Friedland (Lower Sorbian: Bryland) is a town in the Oder-Spree district, in Brandenburg, Germany. It is situated in the historic Lower Lusatia region, about  south of Beeskow, and  north of Cottbus.

History

The town was first mentioned as Fredberg in a 1235 deed issued by the Lusatian margrave Henry III of Meissen. A 1301 contract signed by Margrave Frederick I named a town and castle of Vredeburch, then a possession of the Lords of Strehla, who served as ministeriales of the ruling House of Wettin. The present name first appeared in a 1350 bull issued by Pope Clement VI. With Lower Lusatia, Friedland passed under the suzerainty of the Bohemian Crown in 1367.

In 1518, the lordship was pawned to the Order of Saint John and turned Protestant in 1540. Under the rule of Lord Master Count Adam of Schwarzenberg, the fortifications were enlarged, nevertheless Friedland suffered severely under the impact of the Thirty Years' War. Upon the 1635 Peace of Prague, it passed with the Lusatias to the Electorate of Saxony. Under Master Prince John Maurice of Nassau-Siegen the lordship quickly recovered. Town privileges were confirmed in 1662, a Jewish community is documented since 1673.

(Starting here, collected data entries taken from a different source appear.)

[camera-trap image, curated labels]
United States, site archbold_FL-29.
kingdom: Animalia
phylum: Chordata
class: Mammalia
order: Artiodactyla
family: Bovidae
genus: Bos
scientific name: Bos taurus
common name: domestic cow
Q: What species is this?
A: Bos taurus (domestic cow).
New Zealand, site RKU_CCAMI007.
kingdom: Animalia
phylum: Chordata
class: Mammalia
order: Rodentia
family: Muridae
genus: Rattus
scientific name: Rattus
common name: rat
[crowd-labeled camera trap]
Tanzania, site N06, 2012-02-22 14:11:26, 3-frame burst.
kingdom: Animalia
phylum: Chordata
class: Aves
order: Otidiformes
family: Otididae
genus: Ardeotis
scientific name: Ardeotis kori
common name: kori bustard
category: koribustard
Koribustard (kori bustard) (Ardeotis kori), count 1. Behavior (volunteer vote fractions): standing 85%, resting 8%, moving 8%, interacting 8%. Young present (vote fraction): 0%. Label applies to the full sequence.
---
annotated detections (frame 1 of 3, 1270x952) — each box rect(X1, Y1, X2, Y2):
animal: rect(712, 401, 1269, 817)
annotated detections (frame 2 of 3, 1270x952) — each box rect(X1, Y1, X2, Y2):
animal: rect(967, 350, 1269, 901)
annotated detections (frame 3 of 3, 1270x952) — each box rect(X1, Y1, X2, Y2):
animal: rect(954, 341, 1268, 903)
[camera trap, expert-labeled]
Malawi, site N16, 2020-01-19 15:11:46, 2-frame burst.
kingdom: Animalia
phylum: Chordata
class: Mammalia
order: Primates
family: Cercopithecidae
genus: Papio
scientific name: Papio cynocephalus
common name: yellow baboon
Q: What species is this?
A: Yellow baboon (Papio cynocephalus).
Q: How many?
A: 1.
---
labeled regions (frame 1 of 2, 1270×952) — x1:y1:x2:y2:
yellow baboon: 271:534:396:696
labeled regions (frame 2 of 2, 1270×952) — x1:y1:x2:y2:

After almost three-centuries rule of the Order of Saint John, Friedland was finally secularised to Saxony in 1811. Only four years later, the town passed to the Prussian province of Brandenburg upon the Final Act of the 1815 Vienna Congress.

Demography 

Friedland is the least densely populated town ("Stadt") in Germany, just narrowly beating Baruth/Mark (also in Brandenburg) for that distinction.